Entries taken from a collection:
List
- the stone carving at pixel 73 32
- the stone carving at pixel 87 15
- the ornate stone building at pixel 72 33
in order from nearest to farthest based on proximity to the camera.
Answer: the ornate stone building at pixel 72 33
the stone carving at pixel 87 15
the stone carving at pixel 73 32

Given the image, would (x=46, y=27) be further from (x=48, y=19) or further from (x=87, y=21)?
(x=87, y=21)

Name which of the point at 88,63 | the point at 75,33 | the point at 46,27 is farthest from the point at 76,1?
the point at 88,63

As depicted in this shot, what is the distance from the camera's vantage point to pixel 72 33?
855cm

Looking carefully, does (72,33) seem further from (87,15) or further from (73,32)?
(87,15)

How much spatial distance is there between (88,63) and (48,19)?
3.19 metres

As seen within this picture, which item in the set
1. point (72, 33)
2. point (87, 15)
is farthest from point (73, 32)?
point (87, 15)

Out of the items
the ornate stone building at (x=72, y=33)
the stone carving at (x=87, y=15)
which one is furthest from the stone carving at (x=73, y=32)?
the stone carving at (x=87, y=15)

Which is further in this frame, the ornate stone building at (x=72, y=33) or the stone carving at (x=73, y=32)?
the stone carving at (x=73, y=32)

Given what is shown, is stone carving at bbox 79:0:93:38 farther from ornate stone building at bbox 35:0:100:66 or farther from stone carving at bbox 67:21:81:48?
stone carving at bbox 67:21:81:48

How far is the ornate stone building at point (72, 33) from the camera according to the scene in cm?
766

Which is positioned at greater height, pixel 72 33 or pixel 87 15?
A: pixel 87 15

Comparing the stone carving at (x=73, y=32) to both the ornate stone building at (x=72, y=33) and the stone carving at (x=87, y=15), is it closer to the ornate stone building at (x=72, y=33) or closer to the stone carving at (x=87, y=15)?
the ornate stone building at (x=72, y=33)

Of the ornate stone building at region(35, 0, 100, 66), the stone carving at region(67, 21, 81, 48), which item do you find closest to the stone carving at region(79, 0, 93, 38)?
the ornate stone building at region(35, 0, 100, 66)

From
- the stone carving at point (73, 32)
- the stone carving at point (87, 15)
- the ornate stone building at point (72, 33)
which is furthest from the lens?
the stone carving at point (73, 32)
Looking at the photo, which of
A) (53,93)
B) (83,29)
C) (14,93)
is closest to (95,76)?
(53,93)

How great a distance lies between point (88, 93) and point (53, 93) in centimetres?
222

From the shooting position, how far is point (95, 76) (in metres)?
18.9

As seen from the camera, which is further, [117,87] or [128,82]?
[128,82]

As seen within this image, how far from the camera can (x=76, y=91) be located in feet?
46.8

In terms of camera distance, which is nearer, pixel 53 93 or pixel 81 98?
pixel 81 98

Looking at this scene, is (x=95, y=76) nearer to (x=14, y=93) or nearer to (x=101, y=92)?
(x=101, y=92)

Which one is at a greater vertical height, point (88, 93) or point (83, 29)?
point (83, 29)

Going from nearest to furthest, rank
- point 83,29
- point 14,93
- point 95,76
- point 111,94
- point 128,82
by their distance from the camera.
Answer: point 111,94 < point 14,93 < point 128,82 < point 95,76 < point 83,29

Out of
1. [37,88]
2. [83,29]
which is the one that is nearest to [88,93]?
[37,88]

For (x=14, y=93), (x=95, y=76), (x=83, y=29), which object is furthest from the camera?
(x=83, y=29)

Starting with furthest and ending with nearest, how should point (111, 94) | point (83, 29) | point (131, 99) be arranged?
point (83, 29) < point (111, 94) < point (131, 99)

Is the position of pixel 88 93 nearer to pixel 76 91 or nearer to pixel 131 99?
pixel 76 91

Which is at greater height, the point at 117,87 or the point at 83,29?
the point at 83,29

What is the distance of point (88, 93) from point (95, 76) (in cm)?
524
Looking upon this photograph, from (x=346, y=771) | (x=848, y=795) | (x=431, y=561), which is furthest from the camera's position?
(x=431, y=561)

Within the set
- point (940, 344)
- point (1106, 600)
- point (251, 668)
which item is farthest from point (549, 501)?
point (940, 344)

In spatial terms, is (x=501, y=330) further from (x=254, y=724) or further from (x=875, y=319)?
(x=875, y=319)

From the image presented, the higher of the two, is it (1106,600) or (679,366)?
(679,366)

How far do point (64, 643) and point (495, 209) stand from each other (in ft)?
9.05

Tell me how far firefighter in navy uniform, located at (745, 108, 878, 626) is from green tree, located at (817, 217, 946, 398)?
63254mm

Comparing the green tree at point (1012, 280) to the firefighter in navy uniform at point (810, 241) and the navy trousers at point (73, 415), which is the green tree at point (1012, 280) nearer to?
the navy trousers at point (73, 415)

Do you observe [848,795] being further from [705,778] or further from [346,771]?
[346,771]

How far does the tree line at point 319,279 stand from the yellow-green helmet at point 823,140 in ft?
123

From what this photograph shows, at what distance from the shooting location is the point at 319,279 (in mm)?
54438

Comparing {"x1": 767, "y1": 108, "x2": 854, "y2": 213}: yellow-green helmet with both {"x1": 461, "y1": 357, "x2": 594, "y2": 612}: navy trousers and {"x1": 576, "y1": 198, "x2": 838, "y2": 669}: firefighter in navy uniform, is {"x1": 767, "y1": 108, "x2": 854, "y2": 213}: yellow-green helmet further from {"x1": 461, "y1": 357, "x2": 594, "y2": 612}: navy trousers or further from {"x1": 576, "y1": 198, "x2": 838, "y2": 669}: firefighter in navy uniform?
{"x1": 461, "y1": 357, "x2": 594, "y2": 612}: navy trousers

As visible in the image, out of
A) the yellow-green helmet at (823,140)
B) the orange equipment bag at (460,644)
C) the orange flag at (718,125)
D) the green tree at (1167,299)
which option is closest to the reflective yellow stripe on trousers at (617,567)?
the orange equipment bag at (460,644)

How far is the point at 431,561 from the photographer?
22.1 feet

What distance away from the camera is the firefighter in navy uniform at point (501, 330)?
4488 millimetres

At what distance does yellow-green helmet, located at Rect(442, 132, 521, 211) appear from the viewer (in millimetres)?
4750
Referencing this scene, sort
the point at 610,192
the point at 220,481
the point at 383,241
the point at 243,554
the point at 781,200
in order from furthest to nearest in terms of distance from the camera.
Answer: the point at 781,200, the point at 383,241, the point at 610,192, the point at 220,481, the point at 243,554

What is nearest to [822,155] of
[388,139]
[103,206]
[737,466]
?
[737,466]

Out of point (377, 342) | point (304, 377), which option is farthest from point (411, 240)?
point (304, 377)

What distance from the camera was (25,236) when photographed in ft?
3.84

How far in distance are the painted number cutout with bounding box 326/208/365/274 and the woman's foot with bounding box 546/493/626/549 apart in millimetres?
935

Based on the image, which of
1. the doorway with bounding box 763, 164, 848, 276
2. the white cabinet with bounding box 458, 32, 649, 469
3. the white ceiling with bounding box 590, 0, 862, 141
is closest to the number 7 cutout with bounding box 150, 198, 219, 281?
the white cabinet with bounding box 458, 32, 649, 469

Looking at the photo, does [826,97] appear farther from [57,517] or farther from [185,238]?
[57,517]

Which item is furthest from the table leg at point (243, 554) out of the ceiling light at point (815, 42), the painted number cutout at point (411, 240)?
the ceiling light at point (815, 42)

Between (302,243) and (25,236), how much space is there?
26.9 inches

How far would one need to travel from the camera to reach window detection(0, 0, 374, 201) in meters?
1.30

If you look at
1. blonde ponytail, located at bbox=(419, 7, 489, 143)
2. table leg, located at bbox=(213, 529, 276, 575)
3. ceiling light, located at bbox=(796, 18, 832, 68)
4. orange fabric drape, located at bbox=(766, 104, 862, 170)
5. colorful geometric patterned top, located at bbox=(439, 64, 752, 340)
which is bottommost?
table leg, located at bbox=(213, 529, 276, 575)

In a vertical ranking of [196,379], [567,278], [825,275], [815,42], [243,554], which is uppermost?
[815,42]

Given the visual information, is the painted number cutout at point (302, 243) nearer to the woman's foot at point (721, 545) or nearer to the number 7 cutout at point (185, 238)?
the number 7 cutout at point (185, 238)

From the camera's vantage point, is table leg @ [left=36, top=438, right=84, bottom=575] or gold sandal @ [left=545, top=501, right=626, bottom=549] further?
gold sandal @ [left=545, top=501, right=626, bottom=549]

- [To be done]: Express the lines that start at the one containing "Given the visual" and run through the end of the collection as a two-column CSV with the headers text and answer. Give one row per entry, put each field in double quotes, and replace any line breaks within a field with spaces.

- [Answer to this exercise]:
text,answer
"Given the visual information, is the painted number cutout at point (302, 243) nearer to the woman's foot at point (721, 545) or nearer to the number 7 cutout at point (185, 238)?","the number 7 cutout at point (185, 238)"
"From the camera's vantage point, is table leg @ [left=36, top=438, right=84, bottom=575] or gold sandal @ [left=545, top=501, right=626, bottom=549] further?","gold sandal @ [left=545, top=501, right=626, bottom=549]"